Annie Cordy nous a quittés aujourd’hui, mais ses hymnes à la joie continueront longtemps à nous trotter dans la tête et nous mettre le cœur en fête.

Elle était un peu devenue Française à force de faire, de scène en scène, le tour de l’hexagone, mais Annie Cordy venait de ce « plat pays » que chantait Jacques Brel et qui a offert à la langue de Molière tant d’artistes qui ont su l’ouvrager avec talent.

À Bruxelles, dès son plus jeune âge, la petite Léonie Cooreman, de son vrai nom, écoutait la TSF sur les genoux de sa maman. L'auditrice passionnée devint bientôt une chanteuse aguerrie, s'illustrant de radio-crochets en revues de cabaret. Remarquée par le directeur artistique du Lido qui l’engagea aussitôt comme meneuse de revues, elle débarqua à Paris en 1950 où, sans qu’elle ne le sache encore, allaient se nouer ses deux plus belles histoires d’amour : celle qui l’a liée à l’homme de sa vie, son imprésario et son mari, François-Henri Bruneau, et celle qu’elle a tissée avec son public.

Au Lido, Annie Cordy montra toutes les facettes de son talent et les feux de la rampe brûlaient pour cette jeune femme qui dansait, chantait, jouait la comédie et amusait la galerie d’un seul élan. Les opérettes, les comédies musicales et les 45 tours s’enchainaient et son nom s’accrochait souvent en lettres de feu sur le fronton de l’Olympia.

Retracer ses soixante-dix années de carrière, c’est égrener un chapelet de tubes, des bulles de bonne humeur et de bel humour : « Hello le soleil brille », « La Madame », « Nini la chance », « La bonne du curé », « Frida oum papa », « Tata yoyo », « Nini pompom », « Ça ira mieux demain », « Cho Ka ka O »…

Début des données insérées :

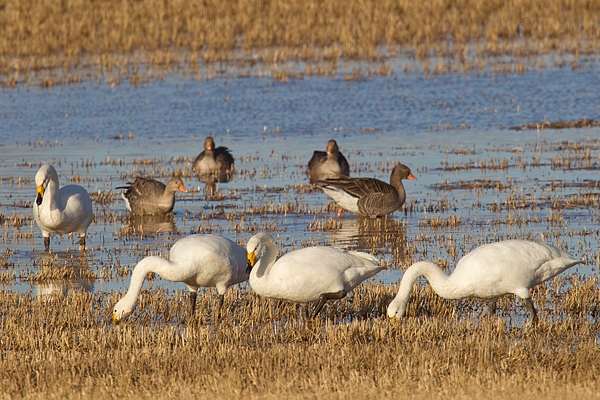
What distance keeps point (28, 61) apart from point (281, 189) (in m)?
18.9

Les écrans français ne résistèrent pas longtemps à l’entrain de cette jeune femme et lui firent une place aux côtés des légendes du septième art et des vedettes de la petite lucarne. Elle joua devant la caméra de Sacha Guitry dans Si Versailles m’était conté… et aux côtés de Bourvil et Louis de Funès dans Poisson d’avril. Sa gaieté naturelle, ce sourire qu’elle arborait comme un blason, ne l’ont pas empêchée d’endosser à la perfection des rôles de composition plus graves, comme dans Le Passager de la pluie de René Clément ou Le Chat avec Gabin et Signoret.

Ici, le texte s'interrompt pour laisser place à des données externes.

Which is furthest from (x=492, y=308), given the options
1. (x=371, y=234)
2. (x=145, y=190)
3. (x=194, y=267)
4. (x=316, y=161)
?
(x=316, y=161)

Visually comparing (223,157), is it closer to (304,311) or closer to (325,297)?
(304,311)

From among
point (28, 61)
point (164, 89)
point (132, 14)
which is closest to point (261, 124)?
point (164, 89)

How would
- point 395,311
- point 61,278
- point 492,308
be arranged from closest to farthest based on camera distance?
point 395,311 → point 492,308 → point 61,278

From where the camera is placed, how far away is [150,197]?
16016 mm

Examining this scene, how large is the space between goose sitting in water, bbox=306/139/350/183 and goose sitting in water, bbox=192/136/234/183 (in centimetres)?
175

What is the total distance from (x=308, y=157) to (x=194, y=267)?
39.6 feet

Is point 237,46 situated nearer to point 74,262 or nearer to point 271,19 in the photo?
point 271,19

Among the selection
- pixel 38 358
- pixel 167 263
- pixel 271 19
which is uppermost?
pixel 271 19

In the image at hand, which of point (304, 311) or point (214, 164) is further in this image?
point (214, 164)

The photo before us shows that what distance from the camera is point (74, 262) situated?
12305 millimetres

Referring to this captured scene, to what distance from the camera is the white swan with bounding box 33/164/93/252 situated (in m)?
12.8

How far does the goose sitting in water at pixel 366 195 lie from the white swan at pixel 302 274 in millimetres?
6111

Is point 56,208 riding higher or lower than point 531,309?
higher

Mais ce sont ses chansons drôles et entrainantes, ses performances costumées et colorées, ce mélange de simplicité et de fantaisie qui lui avaient le plus sûrement gagné le cœur des Français. Pour beaucoup, elle était comme une amie, une camarade au long cours. Son énergie était contagieuse et roborative. Sa voix, sa joie, nous faisaient irrésistiblement taper dans les mains, battre la cadence. Remède indépassable à la grisaille des jours et des cœurs, certains réclamaient qu’elle soit remboursée par la sécurité sociale car elle savait faire lever des soleils intérieurs partout où elle passait, chez tous ceux qui l’écoutaient.

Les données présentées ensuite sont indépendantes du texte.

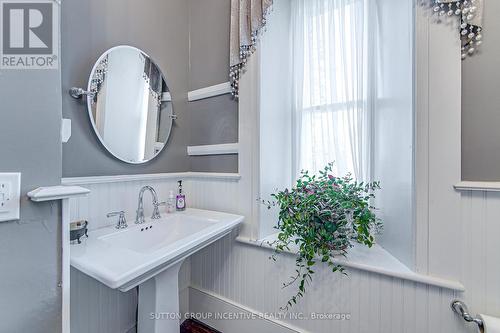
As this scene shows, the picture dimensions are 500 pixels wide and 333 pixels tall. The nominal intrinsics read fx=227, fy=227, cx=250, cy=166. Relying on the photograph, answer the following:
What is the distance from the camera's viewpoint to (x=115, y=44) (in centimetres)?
131

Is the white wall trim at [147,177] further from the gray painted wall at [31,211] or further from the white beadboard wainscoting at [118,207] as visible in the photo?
the gray painted wall at [31,211]

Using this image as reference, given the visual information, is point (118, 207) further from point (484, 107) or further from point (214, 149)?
point (484, 107)

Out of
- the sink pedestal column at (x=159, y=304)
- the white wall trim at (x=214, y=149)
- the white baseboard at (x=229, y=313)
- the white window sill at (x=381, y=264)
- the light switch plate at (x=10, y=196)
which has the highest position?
the white wall trim at (x=214, y=149)

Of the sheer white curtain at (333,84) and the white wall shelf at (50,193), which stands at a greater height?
the sheer white curtain at (333,84)

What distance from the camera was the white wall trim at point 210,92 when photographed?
1.57m

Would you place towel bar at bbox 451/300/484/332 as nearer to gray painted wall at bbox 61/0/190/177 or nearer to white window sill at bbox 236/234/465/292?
white window sill at bbox 236/234/465/292

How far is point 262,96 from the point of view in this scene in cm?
142

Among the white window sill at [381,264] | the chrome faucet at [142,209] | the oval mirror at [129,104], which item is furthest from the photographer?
the chrome faucet at [142,209]

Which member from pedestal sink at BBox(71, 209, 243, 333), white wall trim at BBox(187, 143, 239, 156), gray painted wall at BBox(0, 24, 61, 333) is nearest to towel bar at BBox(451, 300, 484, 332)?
pedestal sink at BBox(71, 209, 243, 333)

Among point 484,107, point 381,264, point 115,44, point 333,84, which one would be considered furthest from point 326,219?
point 115,44

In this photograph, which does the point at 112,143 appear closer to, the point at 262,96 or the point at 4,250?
the point at 4,250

Les chansons d’Annie Cordy continueront à nous faire sourire et danser, mais nous perdons aujourd’hui une énergie irremplaçable. Car elle était la joie de vivre incarnée, l’esprit toujours à la fête, aux flonflons des bals et aux froufrous de la scène. Elle était notre « Tata Yoyo », notre « Nini la chance », qui nous persuadait « que la vie est belle quand on y croit comme elle ». Elle qui avait sans cesse le cœur à marée haute nous aura communiqué son bonheur jusqu’aux derniers moments de sa vie, en le prodiguant sur toutes les scènes où, il y a quelques années encore, elle continuait de rayonner avec une générosité intacte.

Le Président de la République et son épouse saluent le parcours de cette reine du music-hall et présentent leurs condoléances à ses proches comme à tous ceux qui fredonneront longtemps encore, avec beaucoup de plaisir et un brin de nostalgie, les joyeux refrains d’Annie Cordy.